To 80-year-old Virginia Williamson, everything about this election is different from the first time she voted for president.

Although she does not remember who she voted for the first time, Williamson said she voted for a Democrat because that was the way her mother voted.

In the early days of her voting career, Williamson said everyone in her family voted for the same person.

Now, she and her children are casting votes for different candidates.

“But now, I’ve changed; I’ve got a mind of my own and I go by the issues. It’s what I think is best,” Williamson said.

This election is also going to be a different experience for younger voters. Allyson Thomas, 22, said she is voting on much different issues than she did four years ago.

Thomas said when she voted the first time, she was concerned with issues like abortion and gay marriage. But this election year is different.

“I’ve been hit hard. My parents have been hit really hard with this (economy). My dad lost his job and couldn’t find another one, and it’s something that everybody’s dealing with,” Thomas said.

For 79-year-old Evelyn Jackson, this year’s election is also a complete reversal from 1948. When Jackson came of voting age, blacks were not allowed to vote in Georgia. Now, a minority could be president.
“At one time we couldn’t even vote at all, and so I think we’ve come a long ways that we can run for president now,” Jackson said. “That’s exciting to me.”

As a black man originally from Cleveland, Ohio, 86-year-old Charles Ector was able to vote during the Great Depression when blacks in the South were still being denied the constitutional right.

Ector voted for Franklin D. Roosevelt because of his plan for relief programs like the Civil Conservation Corps.
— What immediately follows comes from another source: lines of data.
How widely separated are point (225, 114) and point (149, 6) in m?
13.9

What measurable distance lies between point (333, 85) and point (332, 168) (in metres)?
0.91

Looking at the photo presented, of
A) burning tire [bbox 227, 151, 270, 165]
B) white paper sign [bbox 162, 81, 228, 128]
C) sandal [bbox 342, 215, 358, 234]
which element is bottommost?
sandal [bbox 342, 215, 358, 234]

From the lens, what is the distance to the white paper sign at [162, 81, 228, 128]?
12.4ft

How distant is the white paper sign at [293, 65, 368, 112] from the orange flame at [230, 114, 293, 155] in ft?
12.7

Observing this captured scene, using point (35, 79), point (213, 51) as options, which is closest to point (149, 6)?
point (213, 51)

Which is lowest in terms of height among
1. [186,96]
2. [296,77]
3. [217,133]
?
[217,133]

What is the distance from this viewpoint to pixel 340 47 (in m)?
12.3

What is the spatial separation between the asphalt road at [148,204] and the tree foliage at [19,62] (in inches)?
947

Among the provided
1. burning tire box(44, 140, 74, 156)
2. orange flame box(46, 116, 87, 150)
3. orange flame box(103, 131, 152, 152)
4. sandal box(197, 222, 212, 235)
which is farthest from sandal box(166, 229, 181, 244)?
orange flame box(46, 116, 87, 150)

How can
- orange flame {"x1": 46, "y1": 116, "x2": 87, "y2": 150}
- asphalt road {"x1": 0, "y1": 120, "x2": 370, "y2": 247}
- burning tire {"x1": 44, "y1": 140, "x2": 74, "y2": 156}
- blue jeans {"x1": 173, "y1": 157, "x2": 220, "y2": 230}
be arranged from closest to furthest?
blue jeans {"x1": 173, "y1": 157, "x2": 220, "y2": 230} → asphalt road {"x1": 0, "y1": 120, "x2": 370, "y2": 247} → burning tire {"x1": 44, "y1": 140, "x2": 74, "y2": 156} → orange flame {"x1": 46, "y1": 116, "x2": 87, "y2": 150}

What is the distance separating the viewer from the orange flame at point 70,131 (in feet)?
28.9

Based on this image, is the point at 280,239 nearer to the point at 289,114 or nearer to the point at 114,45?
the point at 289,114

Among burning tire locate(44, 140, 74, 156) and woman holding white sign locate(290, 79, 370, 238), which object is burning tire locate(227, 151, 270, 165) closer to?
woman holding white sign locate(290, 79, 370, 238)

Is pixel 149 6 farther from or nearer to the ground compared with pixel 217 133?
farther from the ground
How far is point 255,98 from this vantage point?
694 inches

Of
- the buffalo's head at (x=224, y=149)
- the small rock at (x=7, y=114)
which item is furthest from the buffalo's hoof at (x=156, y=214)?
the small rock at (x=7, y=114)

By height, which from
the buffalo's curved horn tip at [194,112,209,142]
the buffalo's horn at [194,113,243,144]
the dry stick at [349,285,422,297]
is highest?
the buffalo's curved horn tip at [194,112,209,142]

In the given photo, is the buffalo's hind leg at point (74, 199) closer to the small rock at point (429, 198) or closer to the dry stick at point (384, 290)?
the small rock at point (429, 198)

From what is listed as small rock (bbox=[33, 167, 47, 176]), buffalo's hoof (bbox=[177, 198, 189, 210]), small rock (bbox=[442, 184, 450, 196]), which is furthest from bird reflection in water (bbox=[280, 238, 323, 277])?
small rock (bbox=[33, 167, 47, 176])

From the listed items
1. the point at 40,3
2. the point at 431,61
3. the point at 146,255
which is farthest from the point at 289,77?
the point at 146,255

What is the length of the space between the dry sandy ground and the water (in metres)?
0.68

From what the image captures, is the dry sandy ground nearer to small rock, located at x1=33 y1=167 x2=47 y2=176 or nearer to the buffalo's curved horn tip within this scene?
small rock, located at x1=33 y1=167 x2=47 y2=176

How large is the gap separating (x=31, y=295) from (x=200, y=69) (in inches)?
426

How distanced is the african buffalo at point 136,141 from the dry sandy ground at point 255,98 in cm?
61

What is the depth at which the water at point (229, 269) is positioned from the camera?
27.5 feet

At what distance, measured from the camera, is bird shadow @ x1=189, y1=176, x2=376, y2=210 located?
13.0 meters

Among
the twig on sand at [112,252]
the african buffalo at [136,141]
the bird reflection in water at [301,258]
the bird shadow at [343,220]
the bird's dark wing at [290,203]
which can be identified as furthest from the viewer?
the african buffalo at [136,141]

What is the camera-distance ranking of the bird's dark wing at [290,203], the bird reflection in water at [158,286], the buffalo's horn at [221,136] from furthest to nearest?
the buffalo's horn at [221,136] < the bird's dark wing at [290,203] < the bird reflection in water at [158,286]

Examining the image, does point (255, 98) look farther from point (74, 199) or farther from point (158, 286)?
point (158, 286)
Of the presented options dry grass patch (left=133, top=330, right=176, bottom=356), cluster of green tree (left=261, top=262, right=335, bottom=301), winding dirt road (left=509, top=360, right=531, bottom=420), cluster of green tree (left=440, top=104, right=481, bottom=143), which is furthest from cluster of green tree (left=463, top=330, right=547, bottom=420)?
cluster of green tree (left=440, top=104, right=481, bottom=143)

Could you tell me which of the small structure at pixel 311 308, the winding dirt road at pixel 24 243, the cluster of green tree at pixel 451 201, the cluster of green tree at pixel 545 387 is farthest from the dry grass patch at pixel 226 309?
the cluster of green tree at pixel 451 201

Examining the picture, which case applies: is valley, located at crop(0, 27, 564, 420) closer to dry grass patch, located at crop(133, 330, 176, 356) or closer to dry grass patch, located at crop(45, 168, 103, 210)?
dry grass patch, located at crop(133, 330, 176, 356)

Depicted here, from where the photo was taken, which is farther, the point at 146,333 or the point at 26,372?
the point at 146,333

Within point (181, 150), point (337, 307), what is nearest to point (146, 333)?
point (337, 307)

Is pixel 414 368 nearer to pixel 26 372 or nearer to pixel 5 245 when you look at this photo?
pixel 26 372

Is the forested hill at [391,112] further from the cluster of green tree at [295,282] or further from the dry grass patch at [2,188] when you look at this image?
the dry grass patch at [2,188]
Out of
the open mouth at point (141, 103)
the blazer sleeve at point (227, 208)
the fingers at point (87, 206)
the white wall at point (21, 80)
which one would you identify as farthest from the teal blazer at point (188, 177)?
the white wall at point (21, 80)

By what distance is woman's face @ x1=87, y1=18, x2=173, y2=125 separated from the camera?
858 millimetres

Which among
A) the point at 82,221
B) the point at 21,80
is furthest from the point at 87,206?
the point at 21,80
“We had a depression — no jobs, no food. ... (Roosevelt) came out with a lot of different programs that I thought would benefit everybody that was in our condition,” Ector said.

This year, the economy is again the most important issue to Ector.

“Having lived through (a depression) ... I can understand that if we don’t do something to revive our economy we’re going to have another depression,” Ector said.

The economy is also at the forefront of the minds of younger voters like 22-year-old Thomas.
“I think where the problem was with the economy was in the first place was focusing too much on other countries and outsourcing businesses and we lost sight of what was going on here and what was really happening,” Thomas said.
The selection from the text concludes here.